Friday, December 11, 2015

Segmentation Exceptions in SDL Trados Studio

In addition to creating custom segmentation rules, Studio allows us to add exceptions to new or existing rules. This post will explain how to do just that in Studio 2015.

A sample use case

In the example below, the translation for "Made in China" will propagate from segment 2 to segment 4, but this is not desirable in Spanish, as the verb needs to be singular in segment 2 and plural in segment 4, a distinction that exists in Spanish but not in English. Furthermore, there is gender to be taken into account, which in this case doesn't matter, but in other segments will make a difference.

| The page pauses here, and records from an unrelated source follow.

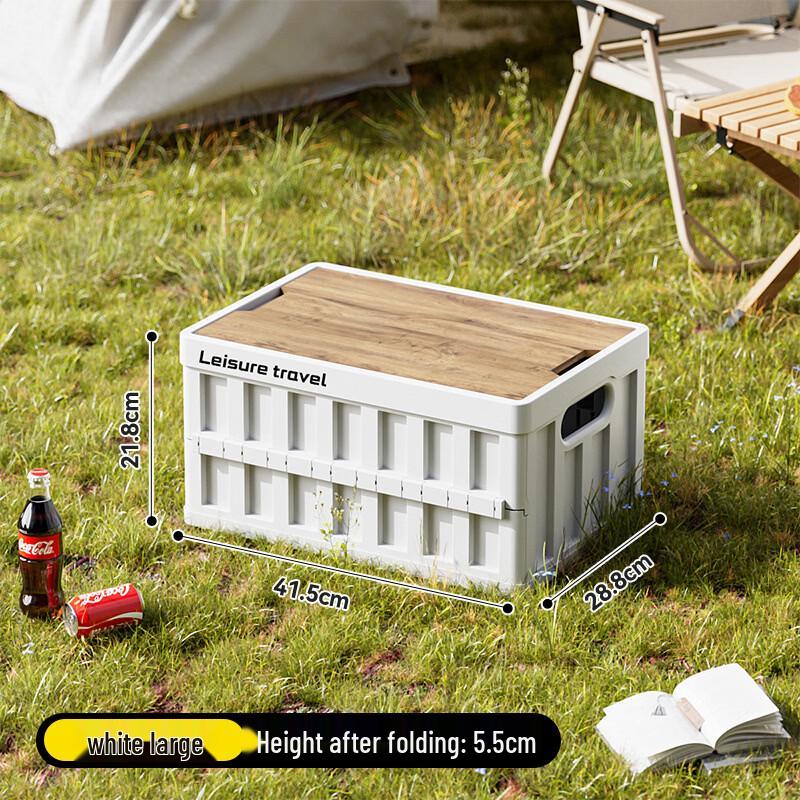 ZISIZ Foldable Outdoor Car Storage Box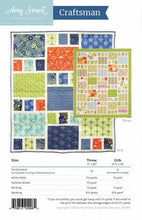 Craftsman Quilt Pattern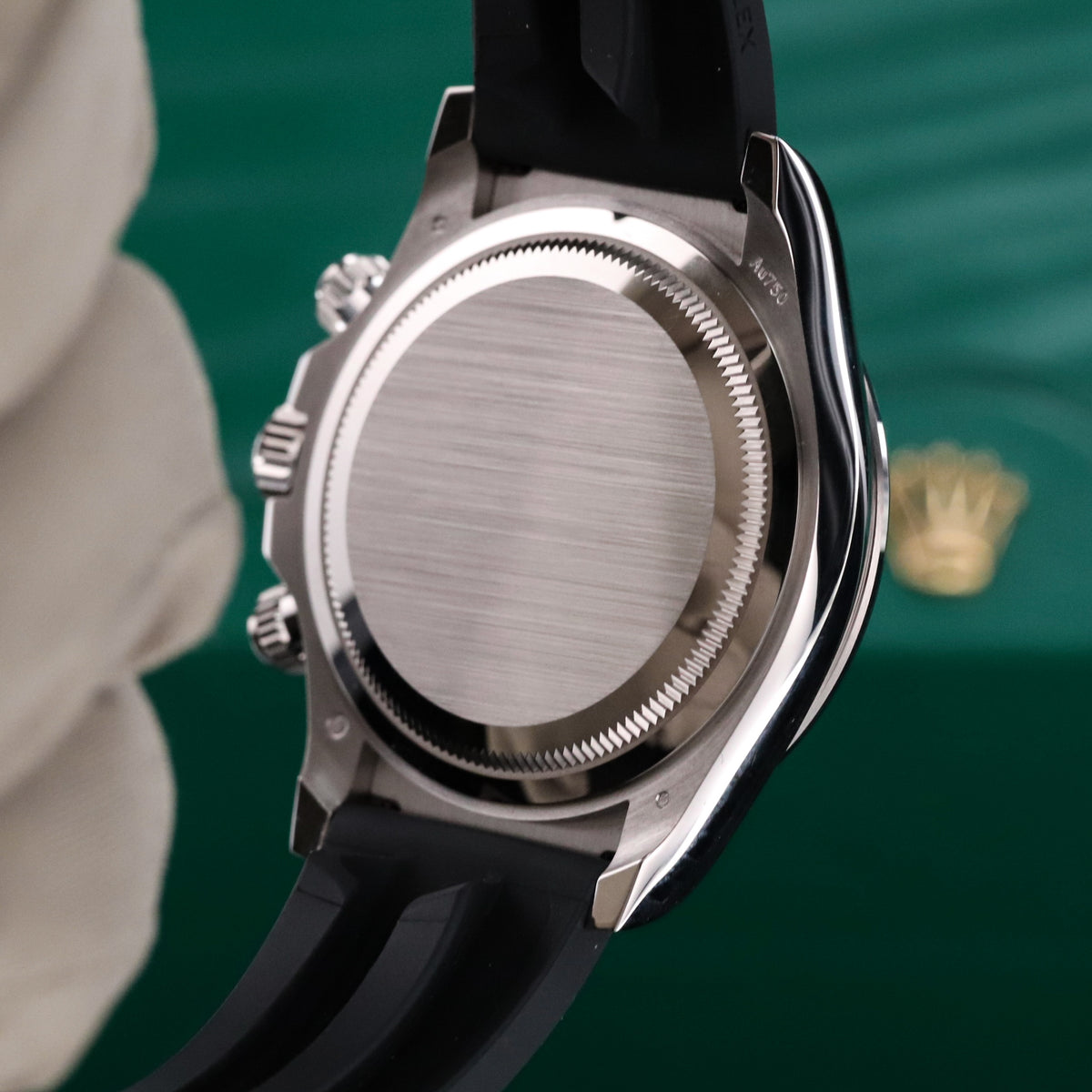 Rolex Daytona Cosmograph Daytona Ghost 40mm White Gold Oysterflex 126519LN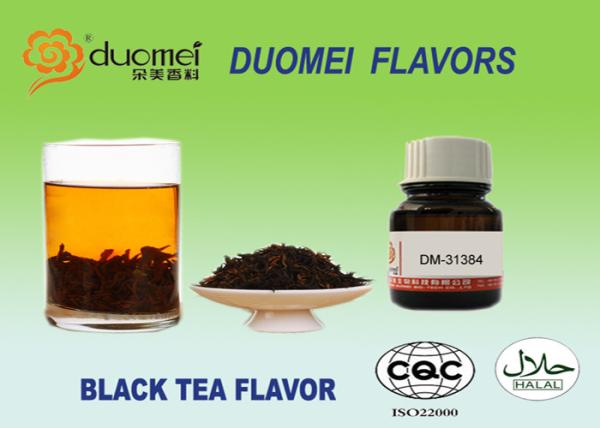 Bakery Candy Energy Drink Flavours Black Tea Oil Flavoring Yellow To Light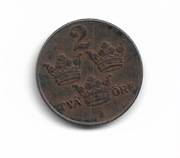 Szwecja  żelazo  2 ore 1943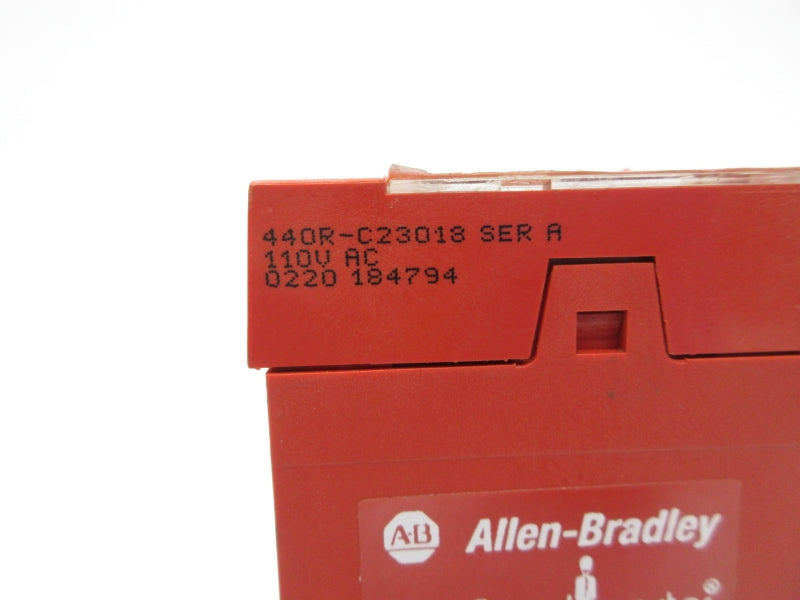 ALLEN BRADLEY 440R-C23018 SER. A 110VAC NSNP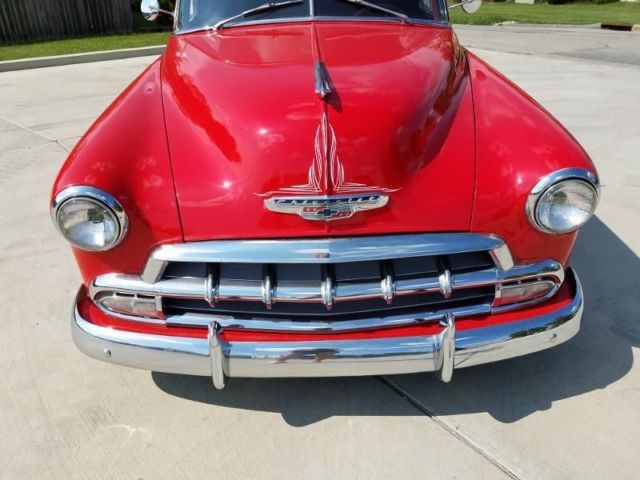 1952 Red Chevrolet Other Sedan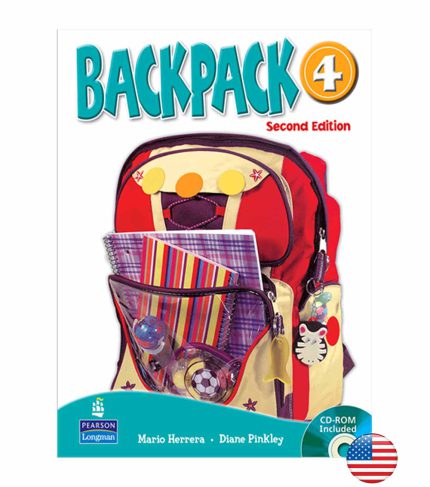 کتاب Backpack 4(2nd)+Workbook+CD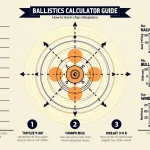 Unlock the power of precision shooting with our comprehensive Ballistics Calculator Guide infographic, your visual key to mastering long-range accuracy.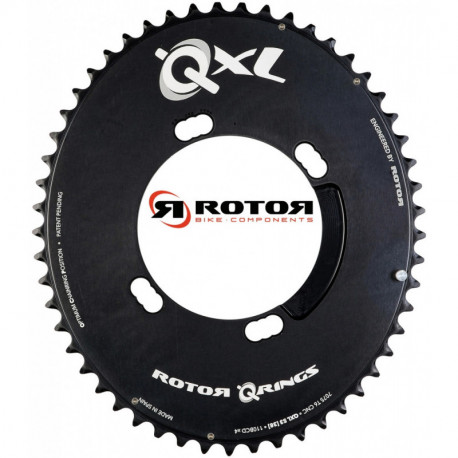 Plateau ROTOR QXL 4 trous - 46T/53T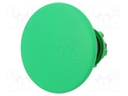 Switch: push-button; Stabl.pos: 1; 22mm; green; Illumin: none; IP66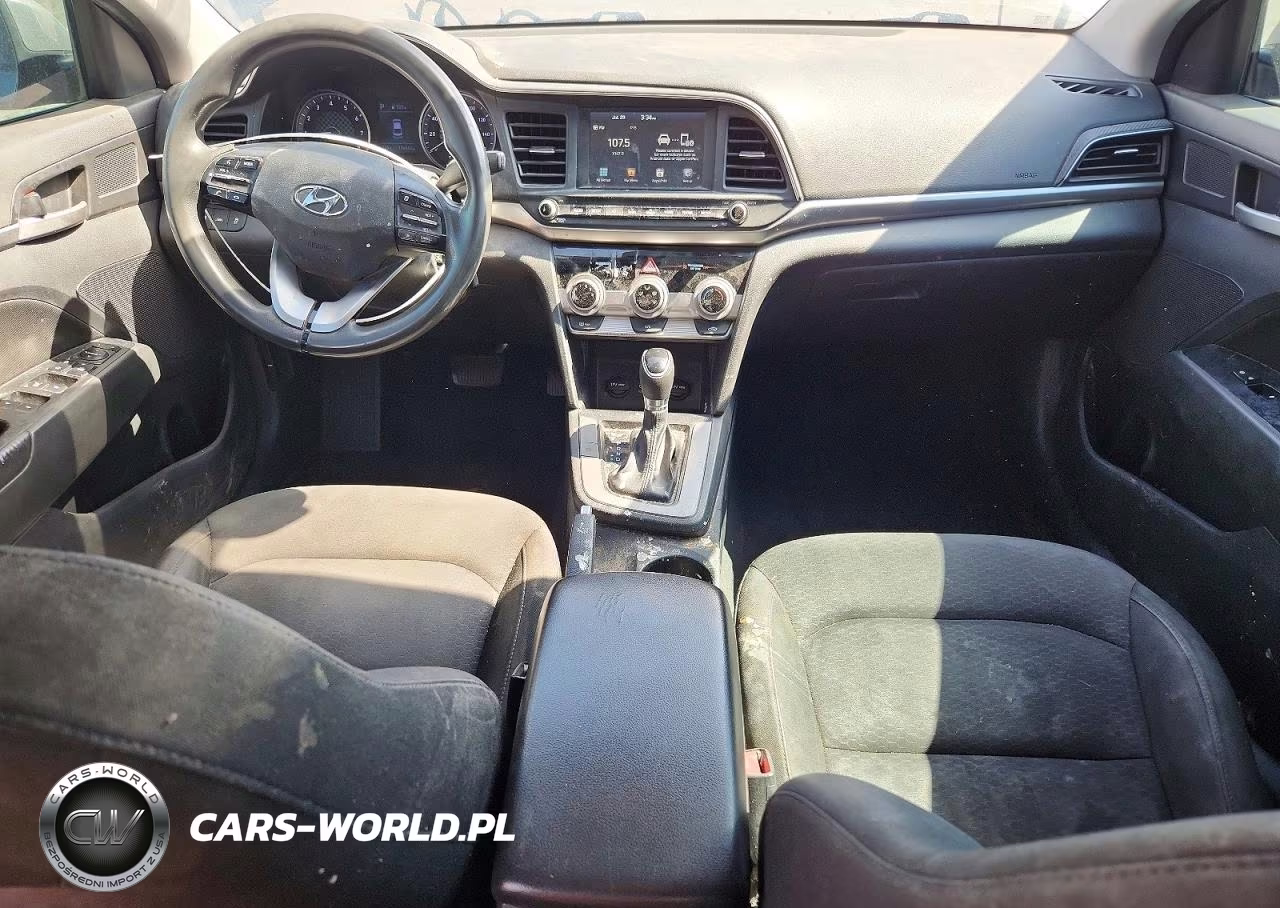 2019 Hyundai Elantra Sel VIN:KMHD84LFXKU836293 - 8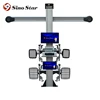 Small 3D wheel alignment /bus wheel alignment and wheel balancing/ 3d used wheel alignment machine by ISO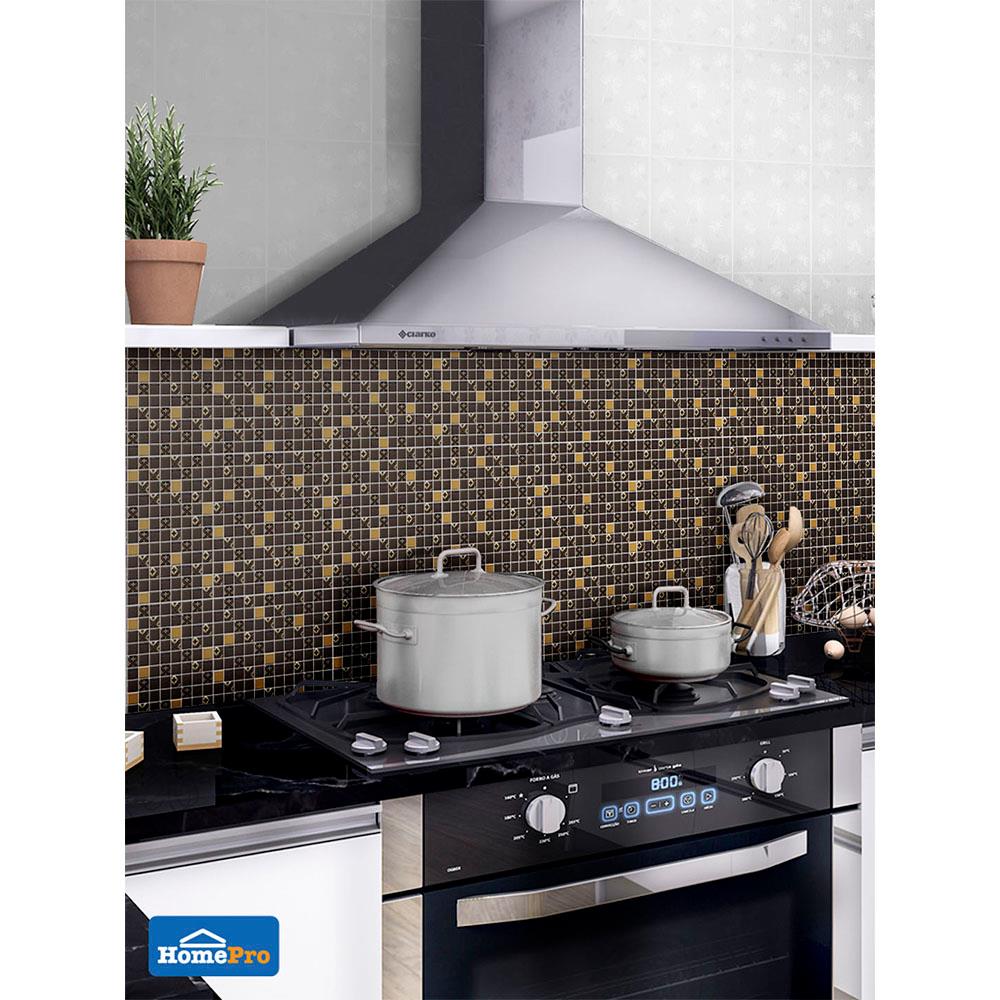 โมเสคแก้ว 30x30 ซม. ไฮเอนด์ 1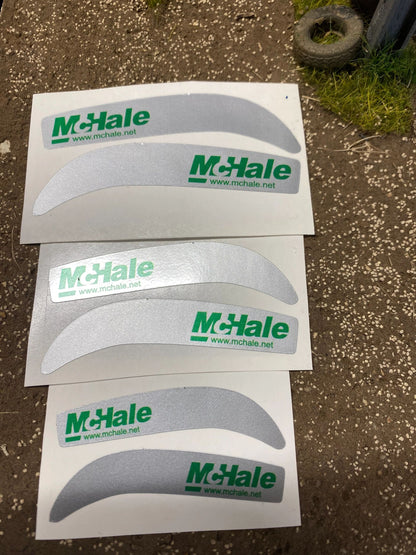 1:32 scale High quality vinyl 6 decals McHale Bale farm machinery decals Image 2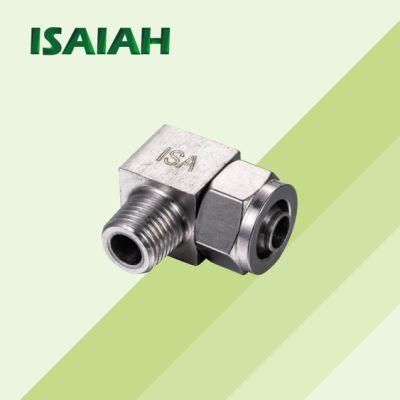 Good Quality Competitive Price Push in SS304 Stainless Steel Pneumatic Fitting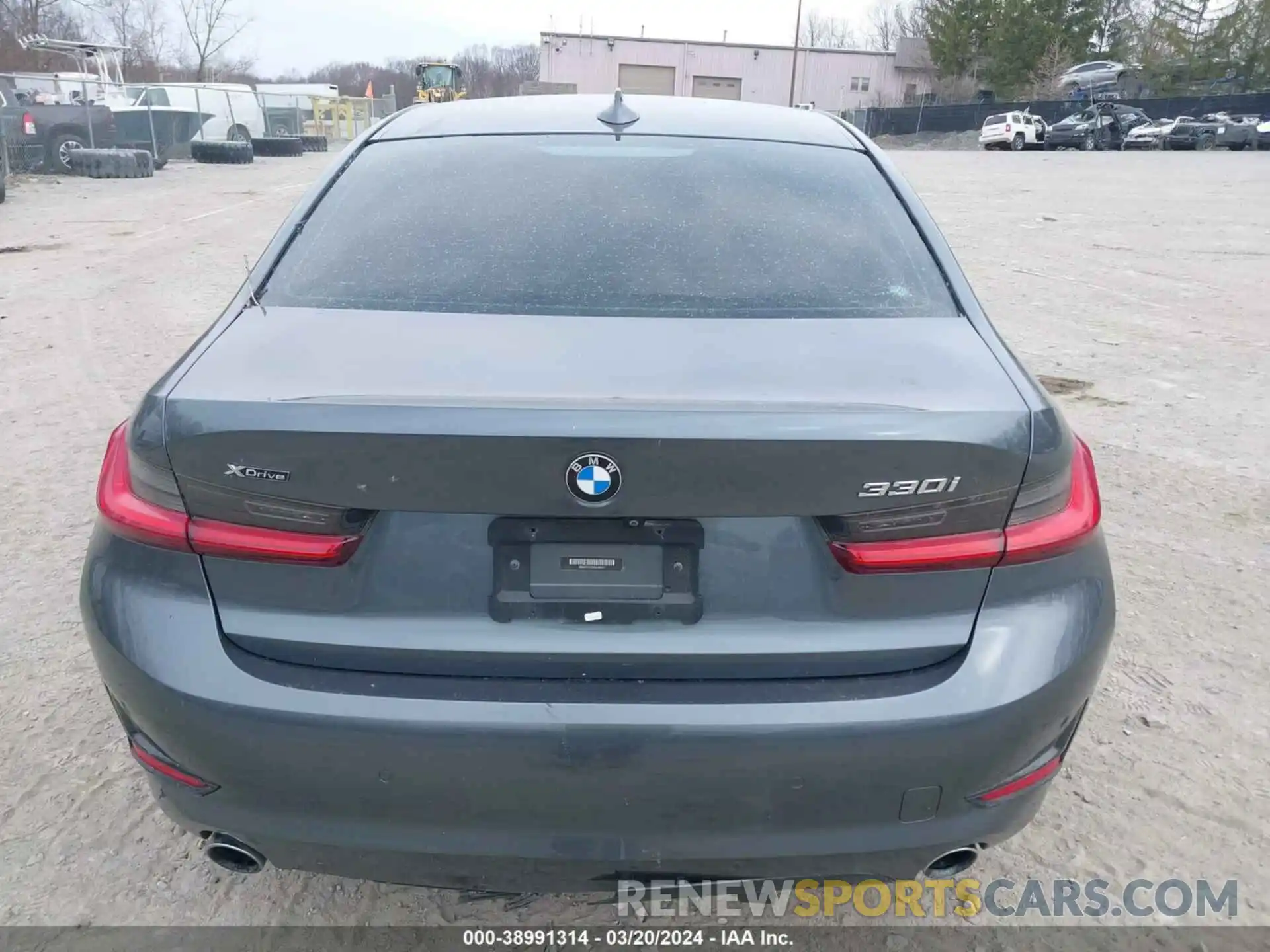 16 Photograph of a damaged car WBA5R7C53KAJ80371 BMW 330I 2019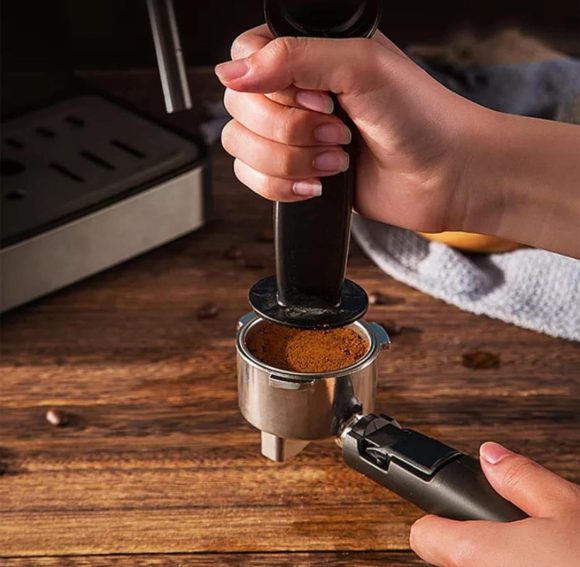 Maquina Café Espresso Espumador De Leche RAF R.136 - Imagen 4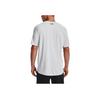 Under Armour UA Coolswitch Solid Color Crew Neck Short Sleeve T-Shirt Men Tops Haze-Gray 1370362-014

Adding an exception to a segmentation rule

Segmentation rules are modified in each TM's settings. For this example, we will go to Project Settings - Language Pairs - All Language Pairs - Translation Memory and Automated Translation, select the appropriate TM and click Settings, then Language Resources - Segmentation Rules.

I will then select the Colon rule and click Edit.

At the bottom of the Edit Segmentation Rule window, select the Add button next to the Exceptions pane, and then the Advanced View button in the window that opens, to get to the Add Rule Exception window.

This is where we will tell Studio when NOT to segment after a colon, so let's keep our source text in mind to make sure we don't miss anything.

Battery: Made in China
Batteries: Made in China

I want Studio to ignore the colon segmentation rule whenever it comes across the phrase "Made in". The part that I need to change in the rule is what comes after the break, that is, when "Made in" appears after a colon, the colon rule should be skipped. It looks simple enough, but there is one little thing to keep in mind: there is also a space after the colon, and if I don't add that, the exception won't work. So what I really need is for the colon segmentation rule to be ignored when "space + Made in" is found after a colon.

\s represents any whitespace in regular expressions, and it's already included in the "After break" pane as shown above, so I just need to add "Made in" right after it.

After clicking OK, I see that the exception has now been added to the rule.

After closing all the open windows, it's time to process the file with the new segmentation. If my file had been added to my project before adding the exception, I will need to remove it, add it back and reprocess it for the exception to take effect.

And here's the resulting segmentation, just what I needed!

This example uses simple text content for the exception, but with regular expressions, even more powerful exceptions can be added to fit a variety of scenarios.